Images are to be left out when the records below are printed word for word.

Caption-style text data
************

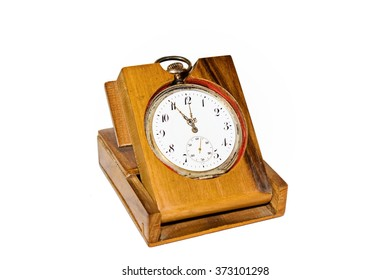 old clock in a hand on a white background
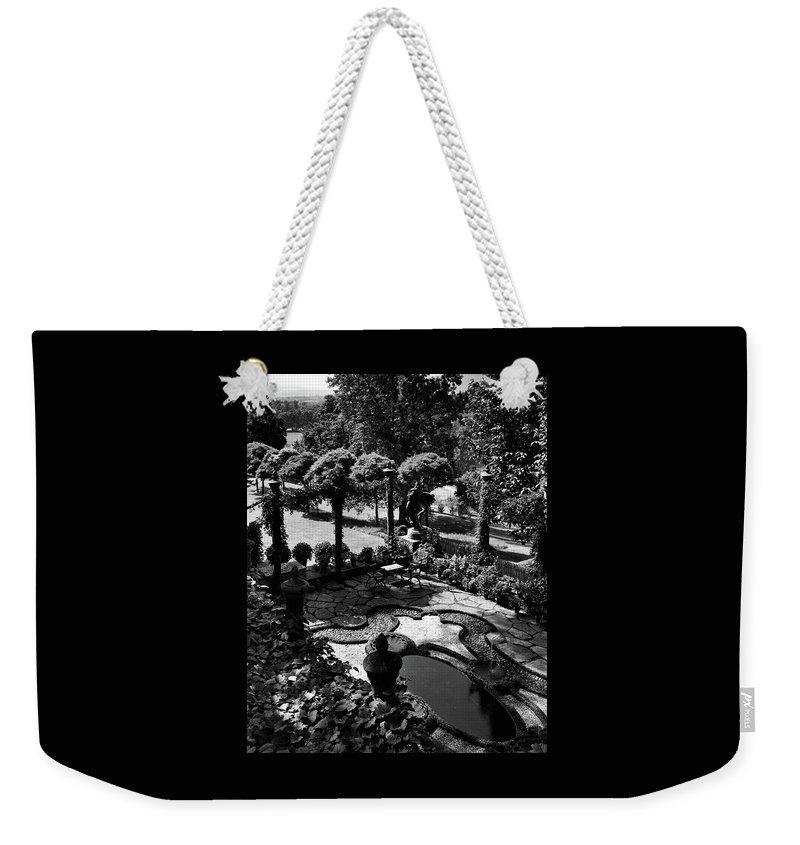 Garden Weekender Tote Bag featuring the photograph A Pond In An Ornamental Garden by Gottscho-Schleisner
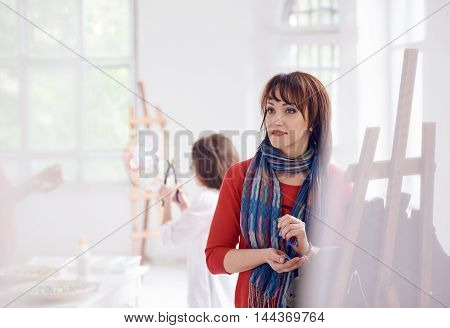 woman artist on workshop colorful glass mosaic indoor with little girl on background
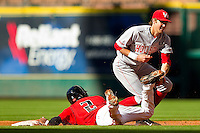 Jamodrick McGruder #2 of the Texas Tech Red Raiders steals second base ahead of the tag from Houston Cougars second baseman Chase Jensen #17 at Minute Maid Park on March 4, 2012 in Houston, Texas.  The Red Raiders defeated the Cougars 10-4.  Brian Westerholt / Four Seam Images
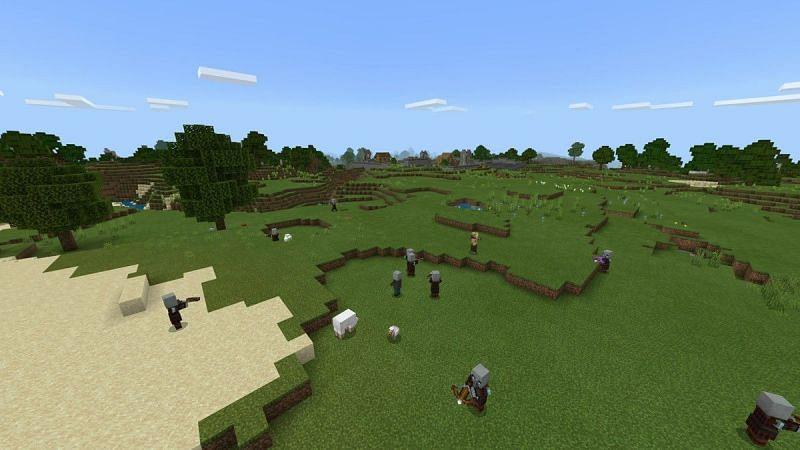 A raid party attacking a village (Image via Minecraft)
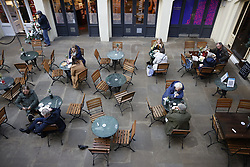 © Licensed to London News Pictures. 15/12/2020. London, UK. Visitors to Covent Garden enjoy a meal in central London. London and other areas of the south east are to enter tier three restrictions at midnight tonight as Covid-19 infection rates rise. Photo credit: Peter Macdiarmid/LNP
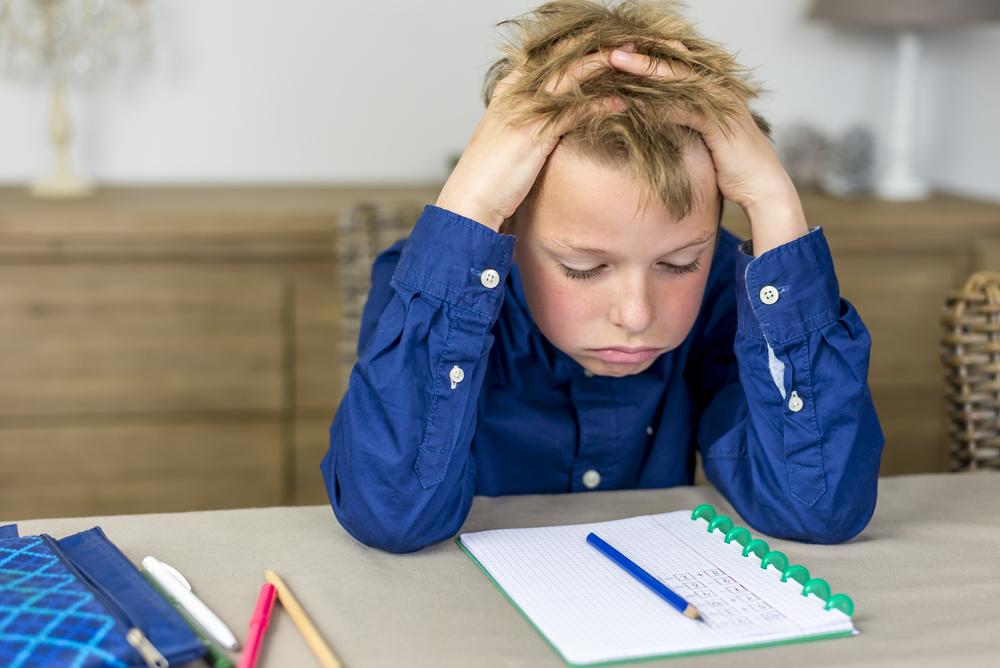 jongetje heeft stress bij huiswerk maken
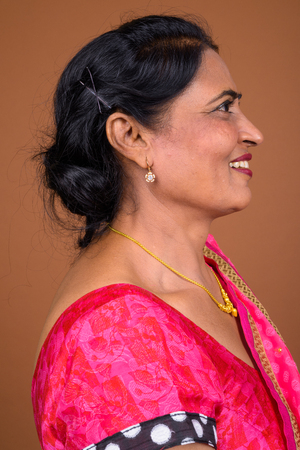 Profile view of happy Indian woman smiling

************

### EXPECTED OUTPUT:
 old clock in a hand on a white background
 Garden Weekender Tote Bag featuring the photograph A Pond In An Ornamental Garden by Gottscho-Schleisner
 woman artist on workshop colorful glass mosaic indoor with little girl on background
 Jamodrick McGruder #2 of the Texas Tech Red Raiders steals second base ahead of the tag from Houston Cougars second baseman Chase Jensen #17 at Minute Maid Park on March 4, 2012 in Houston, Texas.  The Red Raiders defeated the Cougars 10-4.  Brian Westerholt / Four Seam Images
 A raid party attacking a village (Image via Minecraft)
 © Licensed to London News Pictures. 15/12/2020. London, UK. Visitors to Covent Garden enjoy a meal in central London. London and other areas of the south east are to enter tier three restrictions at midnight tonight as Covid-19 infection rates rise. Photo credit: Peter Macdiarmid/LNP
 jongetje heeft stress bij huiswerk maken
 Profile view of happy Indian woman smiling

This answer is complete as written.